Rilevati per la prima volta i filamenti di materia oscura della ragnatela cosmica.

 

Rilevati i filamenti di materia oscura.

Rilevati filamenti di materia oscura! Gli scienziati hanno finalmente ottenuto un importante traguardo nello studio dell’Universo: per la prima volta, sono stati individuati direttamente i filamenti di materia oscura che compongono la ragnatela cosmica.

Utilizzatto il Fenomeno del Weak Lensing.

Per compiere questa importante scoperta, un team di ricerca dell’Università di Yonsei ha sfruttato il fenomeno del weak lensing, che consiste nell’utilizzare la deformazione dello spaziotempo causata dalla forte gravità di ammassi e superammassi galattici.

Rilevamento dei Filamenti di Materia Oscura.

Utilizzando il telescopio giapponese Subaru, il team ha concentrato la propria ricerca sull’ammasso della Chioma, situato a 321 milioni di anni luce dalla Terra nella costellazione della Chioma di Berenice. Qui, hanno individuato le estremità terminali dei filamenti di materia oscura che circondano l’ammasso, estesi per milioni di anni luce e noti come filamenti intracluster (ICF, Intra-Cluster Filaments).

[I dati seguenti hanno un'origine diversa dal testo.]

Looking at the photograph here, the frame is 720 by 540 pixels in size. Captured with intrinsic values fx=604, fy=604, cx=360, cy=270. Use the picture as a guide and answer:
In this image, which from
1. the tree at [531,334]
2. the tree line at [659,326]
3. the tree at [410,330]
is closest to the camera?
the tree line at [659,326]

Leggi anche Cos’è la materia oscura?

Il Significato della Scoperta.

Questa scoperta rivoluzionaria fornisce nuove prove osservative per testare le teorie sull’evoluzione cosmica e sulla sua struttura su larga scala.

Importanza dell’Ammasso della Chioma.

L’ammasso della Chioma, uno dei più grandi e luminosi del cielo notturno, è stato scelto per questa ricerca in quanto contiene oltre 1000 galassie ed è ricco di materia oscura. Fin dai primi studi condotti su questo ammasso negli anni ’30, è stato evidente che la sua massa non poteva essere spiegata solo dalla materia visibile, suggerendo l’esistenza della materia oscura.

Implicazioni del Rilevamento dei Filamenti.

La scoperta dei filamenti intracluster fornisce sostegno al modello cosmologico attuale e apre la strada a nuove metodologie per lo studio e l’analisi degli ammassi di galassie.

Collegamento con la Struttura su Larga Scala dell’Universo.

L’allineamento dei filamenti rilevati nell’ammasso della Chioma con quelli su larga scala suggerisce un collegamento diretto tra la struttura dell’Universo e la formazione degli ammassi di galassie.

Contributo alla Comprensione della Materia Oscura.

Complessivamente, questa scoperta contribuisce in modo significativo alla comprensione della distribuzione e delle proprietà della materia oscura nell’Universo, aprendo nuove prospettive per la ricerca futura in questo campo affascinante.

Leggi anche La vita extraterrestre potrebbe essere a base di Materia Oscura?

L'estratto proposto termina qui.